With the constant increase of mobile data services, the 3rd Generation Partnership Project (3GPP) organization has developed long-term evolution (LTE) specifications and LTE-Advanced (LTE-A) specifications and the LTE has been rapidly deployed by a number of operations worldwide. As the next generation cellular communication standard, the LTE or LTE-A system can operate in both Frequency Division Duplex (FDD) mode and Time Division Duplex (TDD) mode.
The LTE with TDD mode may also be called as a TD-LTE system. Due to channel reciprocity, the TD-LTE system has attracted more and more interests to obtain downlink beamforming gains with a large number of transmitter antennas. One of typical antennas deployments is to employ eight physical transmitter antennae on eNB side due to its excellent uplink receiving performance and relative good downlink beam forming performance. For the 8-antenna deployment, one of the most interesting topics is how to make such macro outdoor 8-antenna cover indoor users which generate most of LTE traffic. This lies in that the TD-LTE system employs a relatively higher carrier frequency, which could provide a larger bandwidth but a worse coverage than traditional GSM system, whereas building dedicated IBS (In building system) for indoor LTE converge is very expensive.
In outdoor-to-indoor scenario, to enable user equipment (UE) to access networks with extreme weak signal, for poor coverage points, the operator normally would set a basic requirement to ensure the UE to receive and correctly demodulate/decode the uplink and downlink common signals and channels. However, the basic requirement correctly demodulating/decoding constrains the cell coverage.
Generally, in TD-LTE system with 2-antenna, the cell coverage bottleneck is the uplink common signaling channel PRACH format 0 (i.e., random access channel) due to the UE power limitation, as illustrated in FIG. 1A. However, in TD-LTE system with 8-antenna, the downlink common signaling channels become the bottleneck for the cell coverage, just as illustrated in FIG. 1B. This lies in that the network side needs to send out the downlink common signaling channels to all UEs in a broadcasting way and thus more downlink transmission antennas can not provide more gains when the same transmission power is used.
To address the cell downlink coverage problem of the TD-LTE system with 8-antenna, two ways may be employed, i.e., increasing total downlink transmission power and performing power boosting on downlink common signaling channels. The increasing of total downlink transmission power is difficult to be implemented because required total output power is too high to be supported by current products due to extremely high component cost.
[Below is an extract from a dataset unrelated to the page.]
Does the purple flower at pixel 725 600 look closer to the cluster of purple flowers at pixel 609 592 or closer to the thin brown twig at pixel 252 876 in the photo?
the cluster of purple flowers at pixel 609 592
The power boosting approach is a practical method by a flexible power allocation between the common signaling channels. The power boosting may be performed on the CRS or downlink common channels. For a purpose of illustration, the flexible power allocation for downlink common channels and the common reference signal (CRS) resource elements (REs) is illustrated in FIG. 2, wherein CRS REs occupy specific fixed RE within each downlink time-frequency grid while the common channels would change according to the scheduled PDSCH loading.
As mentioned hereinabove, an option of power boosting approach is to increase power of CRS signals. The CRS signals are used by UEs to estimate downlink radio channels for coherent demodulation of downlink physical common channels. Furthermore, they are also used by UEs to acquire channel-state information (CSI) initial cell-selection and handover decisions. Thus, increasing the CRS transmission power can be helpful for UEs to obtain the better channel estimation, hence beneficial to the demodulation of all downlink common physical channels. However, in accordance with 3GPP specifications, the CRS REs power setting is carried by a system information type 2 with the information element referenceSignalPower. The system information type 2 has an updating periodicity of about 100 ms, which is too long to flexibly improve the cell coverage. This means the power of CRS REs can not be set flexibly with the traffic variation.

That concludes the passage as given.